From ten days ago at TechEd, Brian Harry, Team Foundation Server Product Unit Manager, announced Visual Studio 2013 and Team Foundation Server 2013 and many of the Application Lifecycle Management features that they include. Some of those features are enabled on Team Foundation Service and a preview of VS 2013 and TFS 2013 will be available at the later this month.
It’s an exciting time now that we can start talking more openly about what’s coming in the next major release.
In this post, I will be talking about few features that Brian Harry talked about of the new Visual Studio 2013 that are related to Application Lifecycle Management
There’s so much new stuff that we will announced later at the Build conference.
One of the favorite features that I really like from Visual Studio 2012 is Agile Portfolio Management, Microsoft are continuing to build on the Agile project management features (backlog and sprint management) they introduced in TFS 2012 and the Kanban support they added in the TFS 2012 Updates. With TFS 2013, Microsoft are tackling the problem of how to enable larger organizations to manage their projects with teams using a variety of different approaches. current tooling is focused at individual teams and relies on reporting and Project and/or Project Server integration to roll that up for larger organizations. However, there’s a good opportunity to improve the solution to enable people at all levels of the organization to easily participate in a way that makes sense to them.
The first issue that tackling is work breakdown. Different levels in the organization care about different levels of granularity. With TFS 2013, Microsoft is addressing this situation by introducing the notion of different levels of backlog. For instance, a backlog of business initiatives can be broken down into a backlog of scenarios and then into a backlog of user stories, etc. You can manage the backlog at each level and trace the relationships. Also enabling multiple Scrum teams to each manage their own backlog of user stories/tasks that then contributes to the same higher-level backlog.
All of this will be included in TFS 2013 and is available on Team Foundation Service today for you to start to explore.
Another improvement that VS Team really working hard on it is the version control solution.

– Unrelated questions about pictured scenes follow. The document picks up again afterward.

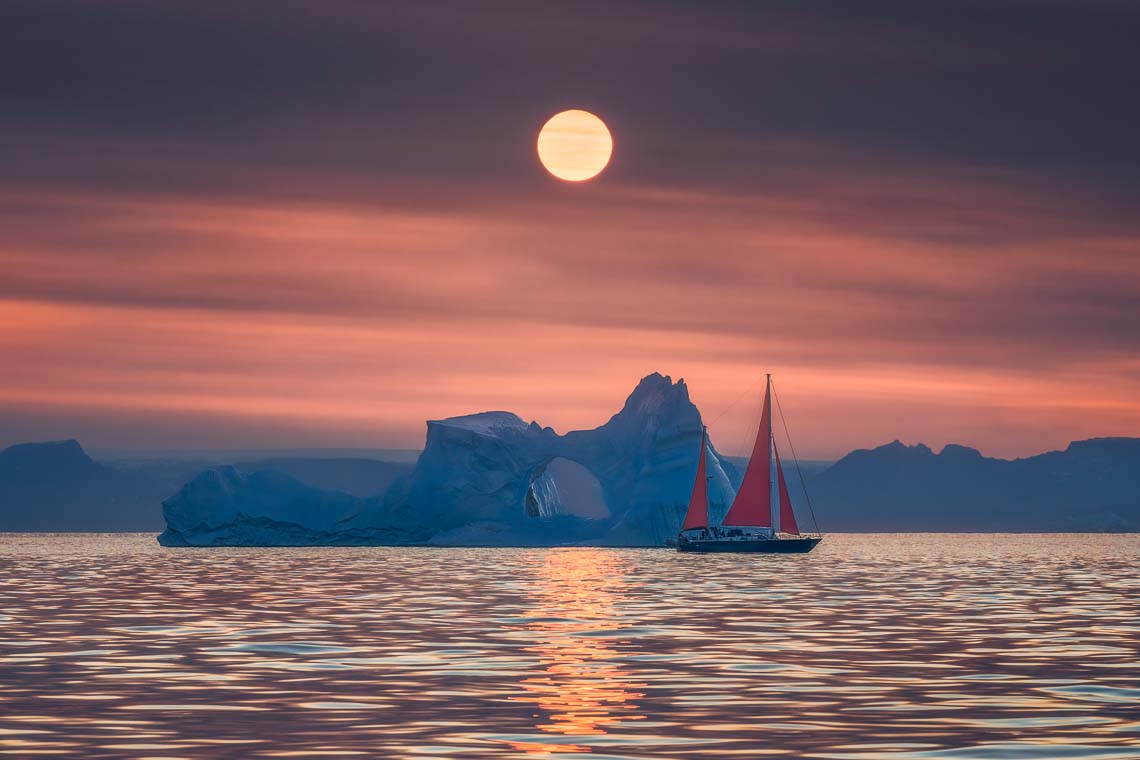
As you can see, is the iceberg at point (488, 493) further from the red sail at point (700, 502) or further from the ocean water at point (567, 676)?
the ocean water at point (567, 676)

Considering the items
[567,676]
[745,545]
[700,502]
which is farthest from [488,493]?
[567,676]

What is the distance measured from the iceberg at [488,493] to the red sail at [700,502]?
7338mm

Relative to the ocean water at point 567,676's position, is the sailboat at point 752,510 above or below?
above

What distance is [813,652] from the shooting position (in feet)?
104

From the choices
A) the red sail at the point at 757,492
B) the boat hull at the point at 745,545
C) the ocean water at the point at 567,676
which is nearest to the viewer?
the ocean water at the point at 567,676

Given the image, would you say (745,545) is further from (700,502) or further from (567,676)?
(567,676)

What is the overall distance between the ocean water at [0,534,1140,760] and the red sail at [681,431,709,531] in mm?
55363

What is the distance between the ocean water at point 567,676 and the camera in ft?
64.2

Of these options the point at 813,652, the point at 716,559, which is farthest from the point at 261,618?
the point at 716,559

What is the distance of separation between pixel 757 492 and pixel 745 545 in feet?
27.1

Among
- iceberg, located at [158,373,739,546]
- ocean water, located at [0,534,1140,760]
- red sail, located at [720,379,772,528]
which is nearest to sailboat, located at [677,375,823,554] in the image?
red sail, located at [720,379,772,528]

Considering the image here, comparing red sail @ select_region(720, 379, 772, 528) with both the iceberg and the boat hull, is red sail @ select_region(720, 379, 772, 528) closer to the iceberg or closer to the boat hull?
the boat hull

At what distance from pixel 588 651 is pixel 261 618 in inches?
485

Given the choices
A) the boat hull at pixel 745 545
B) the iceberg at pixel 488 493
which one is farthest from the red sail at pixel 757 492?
the iceberg at pixel 488 493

There are so many changes that there’s no way I can cover it all so let me cover a few of the top things.
I’m going to start with something that’s a bit of “old news” if you’ve been tracking the Updates. Microsoft added a “Connect” page to Team Explorer that makes it easier than ever to manage the different Team Projects/repos you connect to – local, enterprise or cloud. This, among all of the other improvements we’ve made in the Updates, will also show up in VS 2013.